Retype the data below word for word, from its first line down to and including the line that contains "front-end collision damage".

━━━━━ SUPPLIED DATA

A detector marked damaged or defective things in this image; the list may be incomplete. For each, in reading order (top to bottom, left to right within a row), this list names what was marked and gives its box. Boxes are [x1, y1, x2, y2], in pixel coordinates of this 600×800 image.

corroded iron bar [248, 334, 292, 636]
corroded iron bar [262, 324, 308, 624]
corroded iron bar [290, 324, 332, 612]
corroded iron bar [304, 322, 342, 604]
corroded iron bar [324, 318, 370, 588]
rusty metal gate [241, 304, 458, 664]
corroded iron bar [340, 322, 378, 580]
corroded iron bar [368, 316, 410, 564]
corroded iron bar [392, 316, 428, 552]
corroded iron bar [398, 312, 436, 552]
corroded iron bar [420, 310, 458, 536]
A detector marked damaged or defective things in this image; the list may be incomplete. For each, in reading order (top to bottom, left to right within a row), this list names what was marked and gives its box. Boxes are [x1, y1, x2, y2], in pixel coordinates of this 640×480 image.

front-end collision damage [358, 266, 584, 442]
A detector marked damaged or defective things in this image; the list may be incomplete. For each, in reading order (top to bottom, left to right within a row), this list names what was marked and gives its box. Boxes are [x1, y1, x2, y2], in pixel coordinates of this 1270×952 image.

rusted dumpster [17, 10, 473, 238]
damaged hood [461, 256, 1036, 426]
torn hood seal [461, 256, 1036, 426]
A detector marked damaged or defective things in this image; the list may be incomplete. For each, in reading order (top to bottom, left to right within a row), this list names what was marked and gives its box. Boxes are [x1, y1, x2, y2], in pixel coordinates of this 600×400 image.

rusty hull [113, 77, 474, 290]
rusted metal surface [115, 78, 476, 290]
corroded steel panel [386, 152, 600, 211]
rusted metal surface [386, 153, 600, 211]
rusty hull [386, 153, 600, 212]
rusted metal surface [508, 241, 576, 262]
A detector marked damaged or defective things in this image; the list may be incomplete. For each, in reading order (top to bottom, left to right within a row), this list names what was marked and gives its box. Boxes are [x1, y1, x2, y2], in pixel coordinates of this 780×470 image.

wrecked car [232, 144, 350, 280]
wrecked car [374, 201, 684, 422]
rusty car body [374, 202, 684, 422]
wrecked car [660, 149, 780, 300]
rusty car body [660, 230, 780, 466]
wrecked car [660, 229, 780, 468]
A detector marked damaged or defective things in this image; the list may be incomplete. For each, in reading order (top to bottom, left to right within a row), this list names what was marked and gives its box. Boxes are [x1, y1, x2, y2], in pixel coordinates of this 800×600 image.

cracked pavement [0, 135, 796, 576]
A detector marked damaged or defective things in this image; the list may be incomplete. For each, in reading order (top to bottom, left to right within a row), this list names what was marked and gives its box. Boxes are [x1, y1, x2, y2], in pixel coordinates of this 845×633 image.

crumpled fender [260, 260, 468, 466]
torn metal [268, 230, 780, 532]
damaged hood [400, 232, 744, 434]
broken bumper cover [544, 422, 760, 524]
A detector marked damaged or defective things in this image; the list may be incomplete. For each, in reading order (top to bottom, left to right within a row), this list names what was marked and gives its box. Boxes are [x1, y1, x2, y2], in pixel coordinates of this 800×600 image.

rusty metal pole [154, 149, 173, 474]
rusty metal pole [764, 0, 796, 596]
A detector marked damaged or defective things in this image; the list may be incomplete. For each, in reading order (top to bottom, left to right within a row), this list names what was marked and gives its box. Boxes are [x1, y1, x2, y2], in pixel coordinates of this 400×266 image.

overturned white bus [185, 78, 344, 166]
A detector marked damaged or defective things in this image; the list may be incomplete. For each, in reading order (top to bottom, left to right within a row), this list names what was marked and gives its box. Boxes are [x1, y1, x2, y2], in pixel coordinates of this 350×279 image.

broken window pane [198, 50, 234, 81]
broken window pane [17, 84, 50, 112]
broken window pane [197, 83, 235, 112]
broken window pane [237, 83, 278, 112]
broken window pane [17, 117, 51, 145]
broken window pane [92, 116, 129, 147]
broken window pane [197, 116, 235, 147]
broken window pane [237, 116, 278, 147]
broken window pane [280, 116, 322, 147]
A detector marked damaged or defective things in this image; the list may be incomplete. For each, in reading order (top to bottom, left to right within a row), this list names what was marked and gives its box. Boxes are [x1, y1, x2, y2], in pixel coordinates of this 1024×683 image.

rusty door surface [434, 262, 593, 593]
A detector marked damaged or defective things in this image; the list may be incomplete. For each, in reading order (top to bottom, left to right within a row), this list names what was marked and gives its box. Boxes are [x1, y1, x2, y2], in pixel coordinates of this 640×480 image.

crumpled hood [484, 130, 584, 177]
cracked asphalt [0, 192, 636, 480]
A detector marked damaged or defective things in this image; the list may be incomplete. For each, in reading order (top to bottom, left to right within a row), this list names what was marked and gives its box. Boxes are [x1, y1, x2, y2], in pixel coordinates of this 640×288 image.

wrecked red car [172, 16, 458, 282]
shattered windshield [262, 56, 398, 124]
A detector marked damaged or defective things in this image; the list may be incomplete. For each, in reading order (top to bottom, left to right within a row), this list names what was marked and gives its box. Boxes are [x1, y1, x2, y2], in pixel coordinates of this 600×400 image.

━━━━━━━━━━

OUTPUT OF THE EXERCISE.
A detector marked damaged or defective things in this image; the list may be incomplete. For each, in reading order (top to bottom, left to right within a row), this list names what was marked and gives its box. Boxes are [x1, y1, x2, y2], in pixel coordinates of this 600×800 image.

corroded iron bar [248, 334, 292, 636]
corroded iron bar [262, 324, 308, 624]
corroded iron bar [290, 324, 332, 612]
corroded iron bar [304, 322, 342, 604]
corroded iron bar [324, 318, 370, 588]
rusty metal gate [241, 304, 458, 664]
corroded iron bar [340, 322, 378, 580]
corroded iron bar [368, 316, 410, 564]
corroded iron bar [392, 316, 428, 552]
corroded iron bar [398, 312, 436, 552]
corroded iron bar [420, 310, 458, 536]
A detector marked damaged or defective things in this image; the list may be incomplete. For each, in reading order (top to bottom, left to right within a row), this list names what was marked and gives its box. Boxes are [x1, y1, x2, y2], in pixel coordinates of this 640×480 image.

front-end collision damage [358, 266, 584, 442]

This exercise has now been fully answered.